Une expérience que Maparole, sur le forum d’Atoute.org, le site du Dr Dominique Dupagne, relate avec douleur. Pour l'internaute, qui a été victime d'abus sexuels de la part d'un "psychiatre-psychanalyste", "c'est toujours la responsabilité de l’analysée qui est ironiquement (voire méchamment) soulignée. Ou bien alors : « Y’a qu’à faire un procès »... et « y’a qu’à aller se plaindre ailleurs ».
Mais lorsque celle-ci a effectivement décidé de se plaindre auprès de la société de psychanalyse responsable du médecin abusif, on ne l'a pas prise au sérieux. "Les psychanalystes ont fait comme si ce que je racontais n’avait aucun rapport avec leur éthique officielle : c’était encore la vie privée de chacun !... Ou bien alors c’était « mon problème inconscient », mon « rapport personnel à l’autorité », ou encore « mon fantasme délirant », etc." Finalement, Maparole a été envoyée devant le Conseil de l'Ordre des médecins. "Il a lui aussi fait semblant d’ignorer ma plainte, [affirmant] qu’il y avait une « éthique psychanalytique spécifique » concernant un psychiatre en « thérapie analytique » ou bien en « psychanalyse »", explique-t-elle.
Dans une lettre envoyée au Dr Dupagne, Marie, citée dans la pétition, raconte une expérience similaire : "Après m'avoir embrassée, [le psychiatre] a ouvert son agenda et m'a fixé un autre rendez-vous. Isolée, complètement perdue, j'y suis retournée la semaine suivante et nous avons eu des relations sexuelles au cabinet, je lui ai dit ma gêne d'aller sur le divan, il m'a répondu qu'il y avait d'autres endroits, qu'il avait fait l'amour dans toutes les pièces de l'appartement. En parlant d'autres femmes, il rendait la situation acceptable. [...] Il m'a conseillé un site, c'était du porno, j'en ai pleuré. Quand je lui ai dit « Nos relations ressemblent à celles avec une pute », il m'a répondu : « Ah, mais c'est un peu ça ! »"

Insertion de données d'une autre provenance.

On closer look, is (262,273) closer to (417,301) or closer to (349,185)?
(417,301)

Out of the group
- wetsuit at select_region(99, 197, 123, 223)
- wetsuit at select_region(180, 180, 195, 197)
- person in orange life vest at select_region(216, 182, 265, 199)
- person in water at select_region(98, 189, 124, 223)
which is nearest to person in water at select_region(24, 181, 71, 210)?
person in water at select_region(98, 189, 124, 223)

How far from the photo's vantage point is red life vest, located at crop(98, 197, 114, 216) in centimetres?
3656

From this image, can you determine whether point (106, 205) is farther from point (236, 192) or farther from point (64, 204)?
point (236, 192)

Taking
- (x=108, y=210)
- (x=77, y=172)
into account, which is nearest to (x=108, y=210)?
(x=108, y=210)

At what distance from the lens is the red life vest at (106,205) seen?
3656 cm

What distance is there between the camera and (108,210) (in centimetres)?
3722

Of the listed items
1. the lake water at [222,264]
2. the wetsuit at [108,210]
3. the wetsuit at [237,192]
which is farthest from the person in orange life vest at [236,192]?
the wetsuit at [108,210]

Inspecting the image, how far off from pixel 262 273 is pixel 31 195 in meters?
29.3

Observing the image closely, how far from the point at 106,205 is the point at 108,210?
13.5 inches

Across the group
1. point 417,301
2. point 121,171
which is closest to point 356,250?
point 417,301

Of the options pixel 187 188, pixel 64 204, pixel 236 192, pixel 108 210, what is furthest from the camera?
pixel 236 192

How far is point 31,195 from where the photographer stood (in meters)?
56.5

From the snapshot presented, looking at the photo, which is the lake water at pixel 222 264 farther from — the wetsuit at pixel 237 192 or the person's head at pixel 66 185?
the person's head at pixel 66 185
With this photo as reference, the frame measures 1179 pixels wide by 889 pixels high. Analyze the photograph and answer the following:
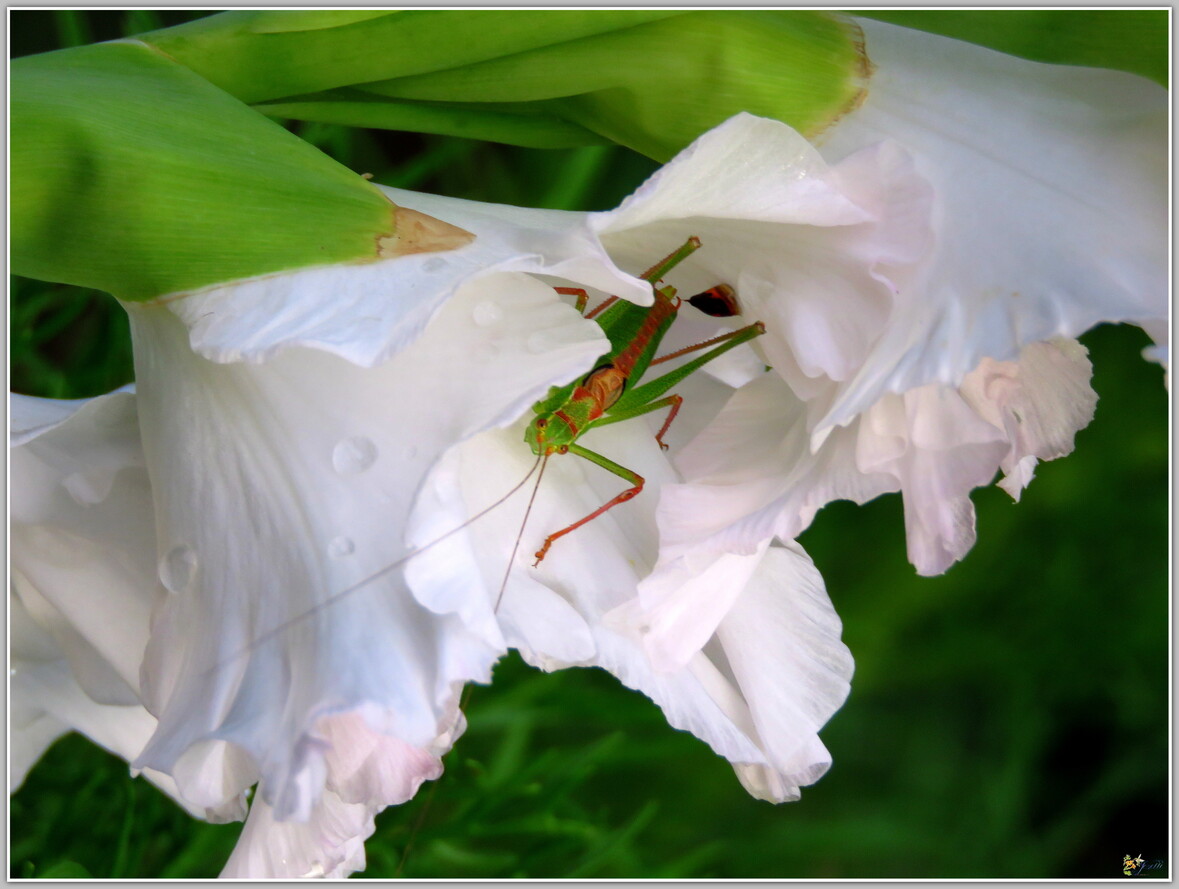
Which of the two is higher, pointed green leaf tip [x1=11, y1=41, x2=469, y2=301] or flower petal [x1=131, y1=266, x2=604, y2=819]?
pointed green leaf tip [x1=11, y1=41, x2=469, y2=301]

Marie, qui a porté plainte en 2014 devant le Conseil de l'Ordre, n'a pas obtenu gain de cause. "Pour se défendre, il a déclaré [qu'au cours] d'une consultation, je l'aurais agressé sexuellement, et menacé du Conseil de l'Ordre, se sentant piégé, il aurait accepté de venir chez moi à chaque appel. C'était un médecin en fin de carrière, le conseil départemental de l'ordre des médecins ne s'est pas associé à ma plainte devant le conseil régional."
Sandrine Rousseau : "Parler est le meilleur médicament contre les agressions sexuelles." Entretien diffusé le 27 septembre 2017.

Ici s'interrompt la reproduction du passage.